I have a question for everyone else, after rendering out video from the uprezzed frames and comparing them with the original, the contrast and color correction get thrown off. I know a lot of people would say to CC after uprezzing, but what about footage that was already CC? I have not played around with it any, but since everything is probably altered the same amount after being uprezzed, it seems like it would be easy to use the necessary filters to bring it back to how it was before the uprez. Than we could all share the needed settings in filters and have an easy shortcut to always bring the uprezzed video back to normal. Does this make sense to anyone? Anyway, the uprez is amazing in my opinion - one more question, if this works so well, would it make sense to try to uprez in photozoom to 1280 x 853 or something similiar (HD) and then bring it into vegas on a normal NTSC DV Widescreen timeline for output to DVD.....would this yield any benefit? Or export the frames originally from vegas from an HD timeline and then uprez them and bring them back to a DV timeline for output to DVD. Would this yield any better results than my original steps outlined above?
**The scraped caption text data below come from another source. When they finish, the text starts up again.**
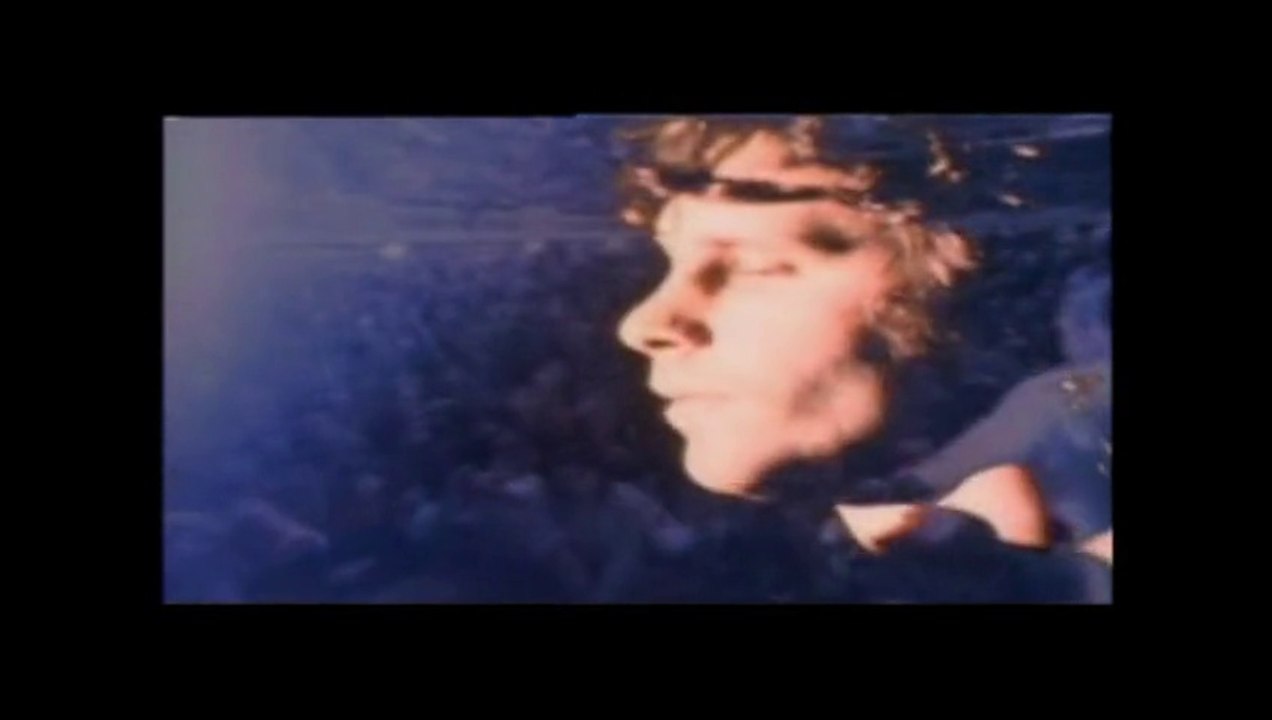 The Doors...The Changeling with archive footage of The Doors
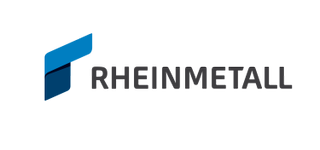 Rheinmetall Nordic AS logo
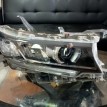 Фара Led Toyota Land Cruiser Prado 2017-2020 150, правая Toyota Land Cruiser  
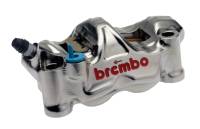 Brembo - BREMBO GP4-RX 2 Piece Calipers [108mm Fixing] - Image 2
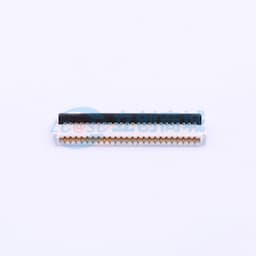 间距:0.5mm P数:24P 翻盖式 双侧触点/上下接缩略图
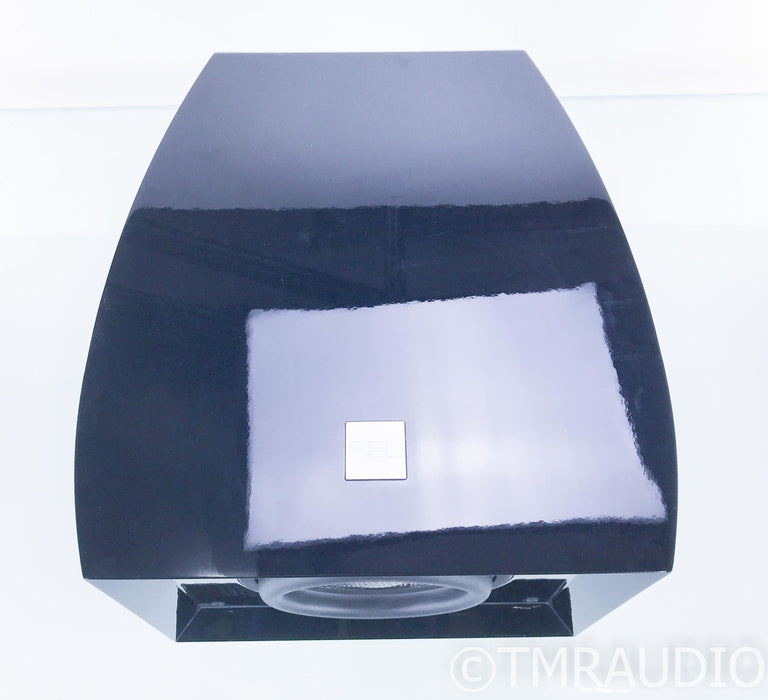 REL Gibraltar G2 10" Powered Subwoofer; G-2; Remote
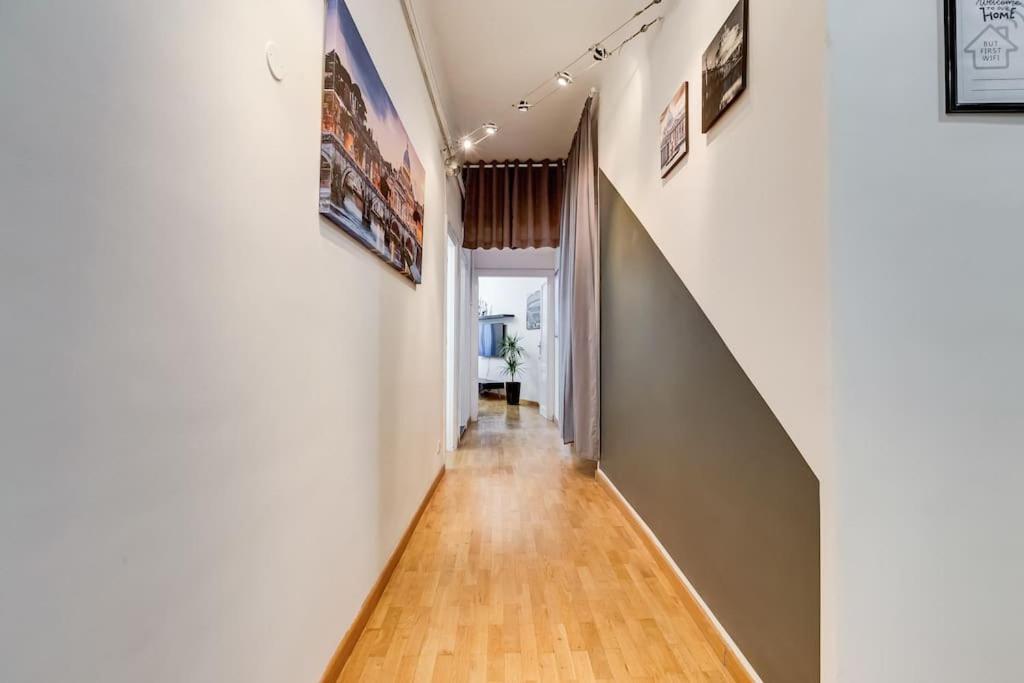 L&l Cozy 2-bdr In San Giovanni District Appartamento *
I am just trying to figure out the method of achieving the highest quality uprez and I know that when you place DV footage in a vegas HD timeline and export the Video it looks really amazing to me... I am actually pretty surprised.... I am wondering how the vegas uprez to HD compares with a method of using photozoom. Any thoughts?
 
I just did some more tests.... You have to admit...rendering an HD .mov off of an hd timeline looks pretty darn good. Is there any way to harness that power and bring that into an sd timeline so that you can burn a dvd that looks that good or do we just have to wait until HD DVD's?
 
Jubal28 said:
You've answered your own question.

HD is HD. SD is SD. DVDs are SD.

Yes I know :) How silly of me.... I completely understand this....I guess I just never realized that it would be beneficial for users of SD cameras to create HD discs once they are available... But i'm seeing now that it would be plus - even for SD camera users. I guess we can still give out discs with HD data on it for people to play on computers...........
 
I tried the FrameServer but it doesn't actually do anything when I try to render as a FrameServer AVI. It just sits there, says no one is connected to the FrameServer and the render time just counts up but never renders. What might I be doing wrong?
 
Another question, does uprezzing but then burning an SD DVD from it make it look better than a DVD burned straight from your normal, non uprezzed rendered file?
 
SaintEuphoria - The step you are missing is as follows: After you frameserve (exactly how you are doing it now) you need to go to virtualdub and open that file that you just saved in vegas as the frameserve avi. Leave vegas running as you do this.... Then you can go to File-->Save Image Sequence.